*WHAT IS NEEDED*: Lines from the one with "recibe el apoyo" up to and including the one with "Репортаж из переулка" are to be copied exactly from the records below, without their pictures.

*RECORDS PROVIDED*:
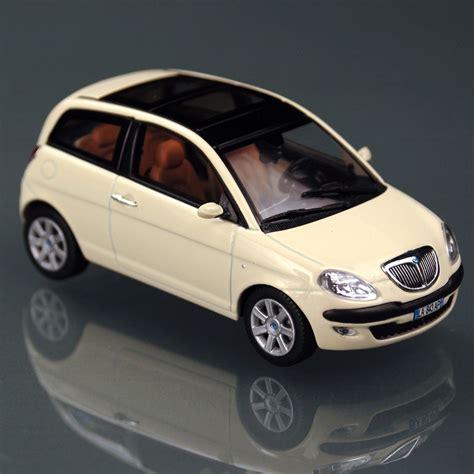 lancia y iii 2004 pics auto database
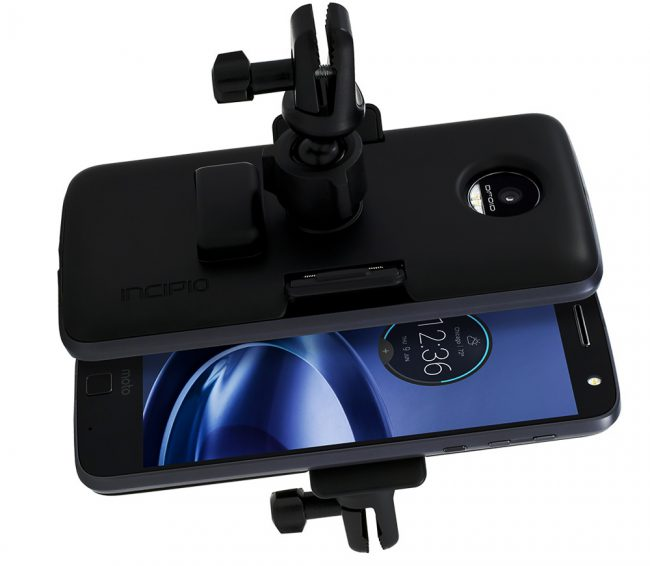 incipio-moto-z-vehicle-dock-161202_2_1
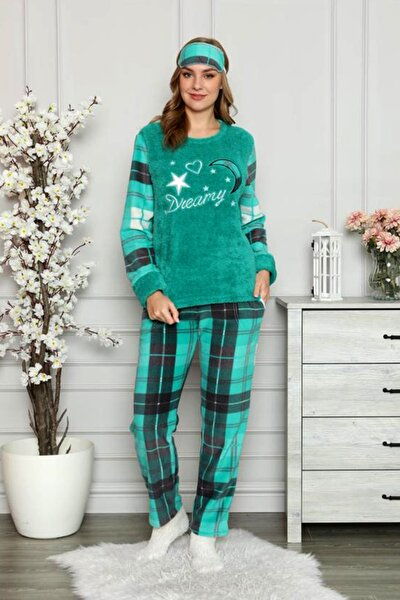 Kışlık Desenli Kadın Polar Pijama Takımı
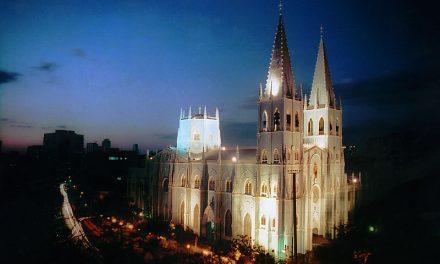 """""""La iglesia de acero"""" recibe el apoyo de la comunidad filipina en Nueva York"""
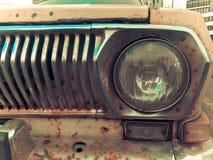 Starego retro rocznika modnisia ośniedziały utleniający chrom matrycował kruszcowego srebnego kaloryferowego grille i round szkla zdjęcia royalty free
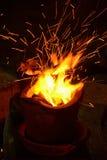 Καίγοντας ξυλάνθρακας πυρκαγιάς στη σόμπα. Στοκ εικόνα με δικαίωμα ελεύθερης χρήσης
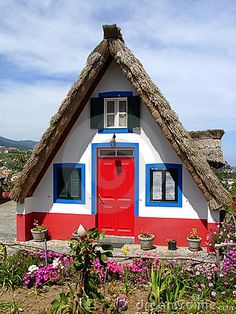 Colorful Cottage near São Vicente, Portugal Cute Little Houses, Little Cottages, Cute House, Cabins And Cottages, House Furniture Design, Small Tiny House, Thatched Roof, Portugal, Unusual Homes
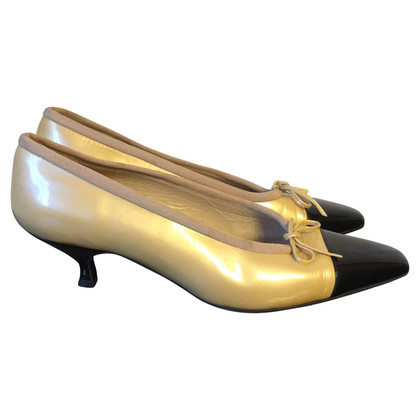Chanel Vintage Chanel Pumps T.37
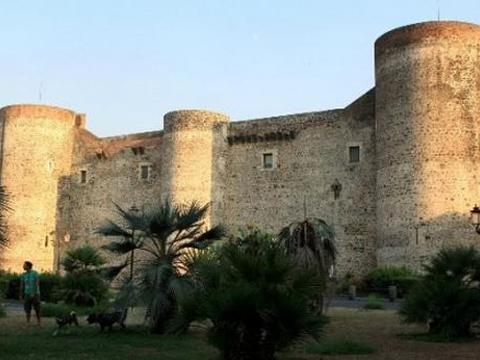 乌尔斯诺城堡和城市博物馆旅游景点图片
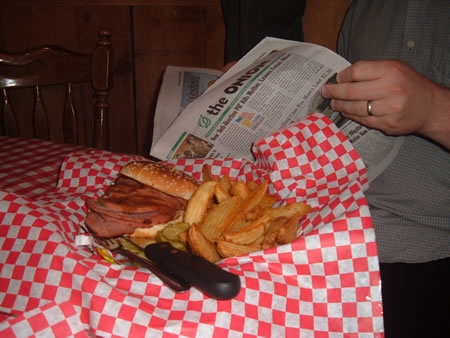 Famous Dave's sammich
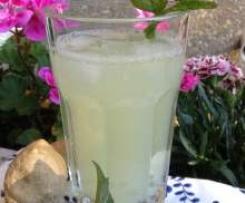 Erfrischende Ingwer-Limetten-Limonade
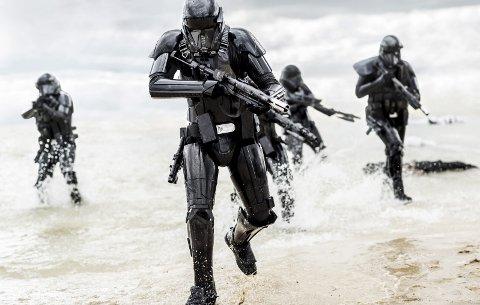 ROGUE ONE: Den nye Star Wars-filmen har hatt premiere i Los Angeles, og flere av filmanmelderne er svært begeistret. Foto: Jonathan Olley (Lucasfilm)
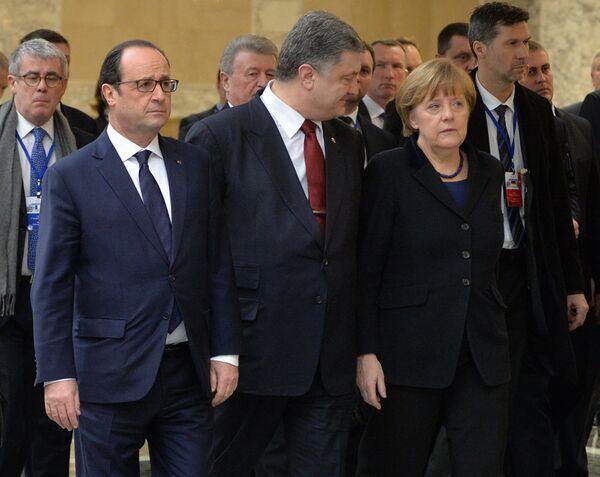 Франсуа Олланд, Петр Порошенко и Ангела Меркель на переговорах в Минске - Sputnik Беларусь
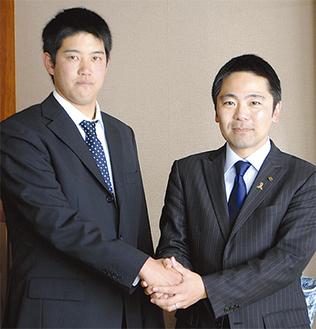 「開幕1軍を目指すので、ぜひ球場に足を運んでください」と加賀美投手(左)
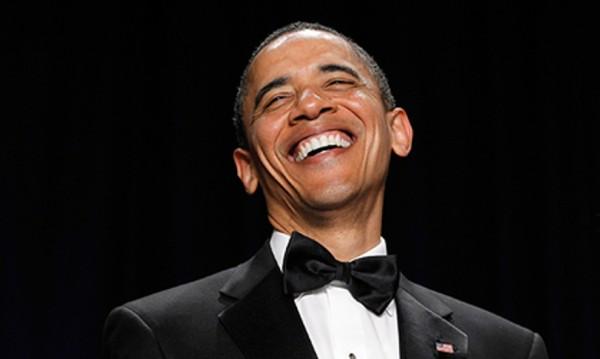 Барак Обама с един и същ смокинг цели 8 години!
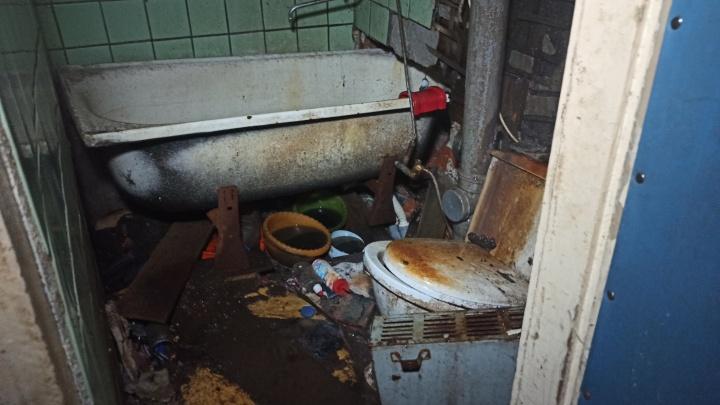 Репортаж из переулка Водников, где жильцы снимают полы, чтобы попасть домой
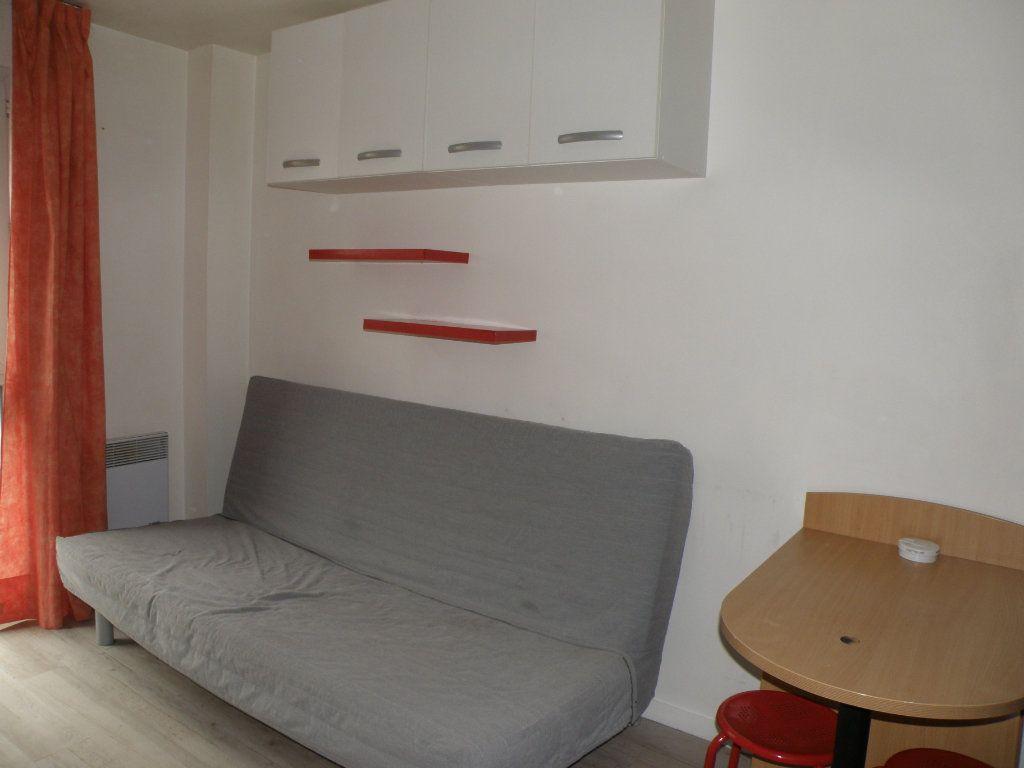 Appartement à louer 1 17.51m2 à Noisy-le-Grand vignette-5
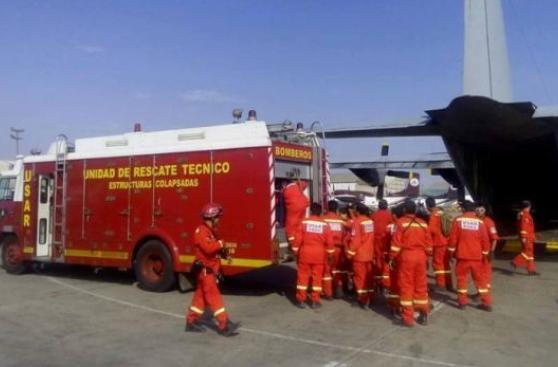 Bomberos peruanos viajan a Ecuador tras terremoto de 7,8 grados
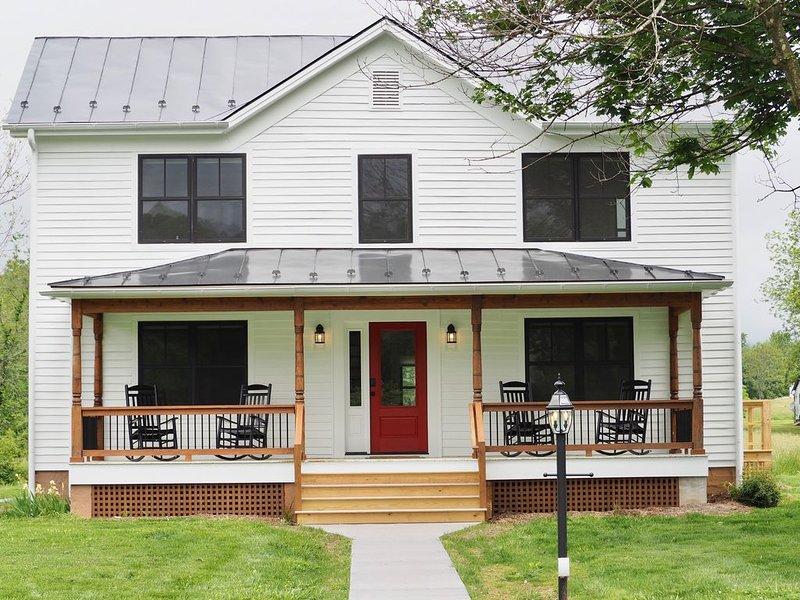 Fulton Belle Vue - Beautiful Farmhouse recently Renovated in Afton!, casa vacanza a Waynesboro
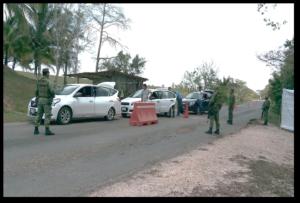 En dos vehículos viajaban 12 personas originarias de Honduras.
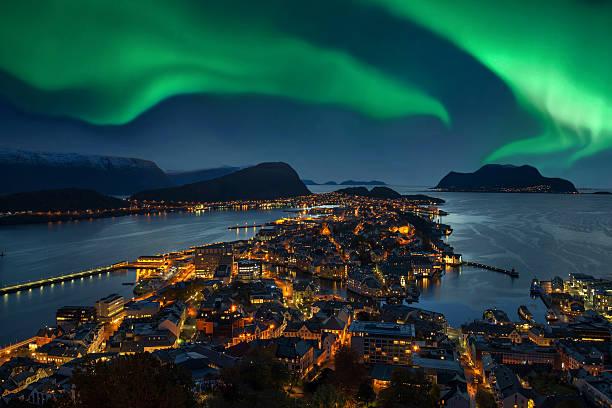 Northern lights - Green Aurora borealis over Alesund, Norway:スマホ壁紙(壁紙.com)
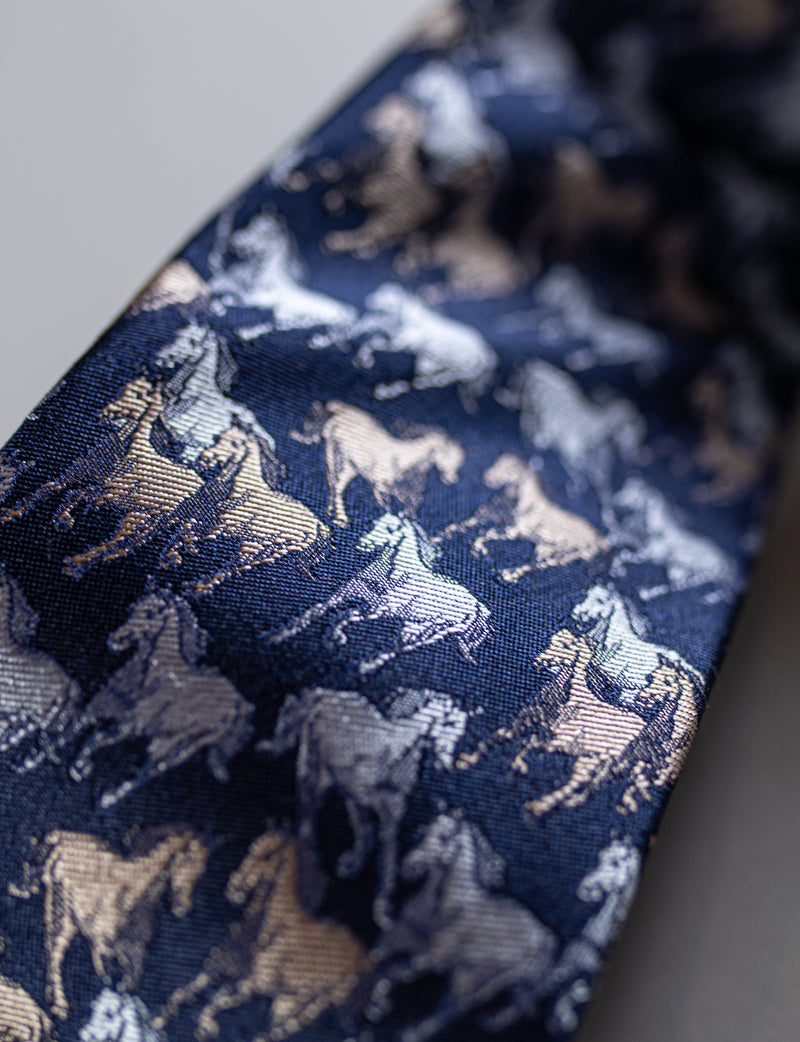 Wild Horse Tie & Textured Pocket Square Set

*SOLUTION BELOW*:
 """""""La iglesia de acero"""" recibe el apoyo de la comunidad filipina en Nueva York"""
 Starego retro rocznika modnisia ośniedziały utleniający chrom matrycował kruszcowego srebnego kaloryferowego grille i round szkla zdjęcia royalty free
 Καίγοντας ξυλάνθρακας πυρκαγιάς στη σόμπα. Στοκ εικόνα με δικαίωμα ελεύθερης χρήσης
 Colorful Cottage near São Vicente, Portugal Cute Little Houses, Little Cottages, Cute House, Cabins And Cottages, House Furniture Design, Small Tiny House, Thatched Roof, Portugal, Unusual Homes
Chanel Vintage Chanel Pumps T.37
 乌尔斯诺城堡和城市博物馆旅游景点图片
 Famous Dave's sammich
 Erfrischende Ingwer-Limetten-Limonade
 ROGUE ONE: Den nye Star Wars-filmen har hatt premiere i Los Angeles, og flere av filmanmelderne er svært begeistret. Foto: Jonathan Olley (Lucasfilm)
 Франсуа Олланд, Петр Порошенко и Ангела Меркель на переговорах в Минске - Sputnik Беларусь
 「開幕1軍を目指すので、ぜひ球場に足を運んでください」と加賀美投手(左)
 Барак Обама с един и същ смокинг цели 8 години!
 Репортаж из переулка Водников, где жильцы снимают полы, чтобы попасть домой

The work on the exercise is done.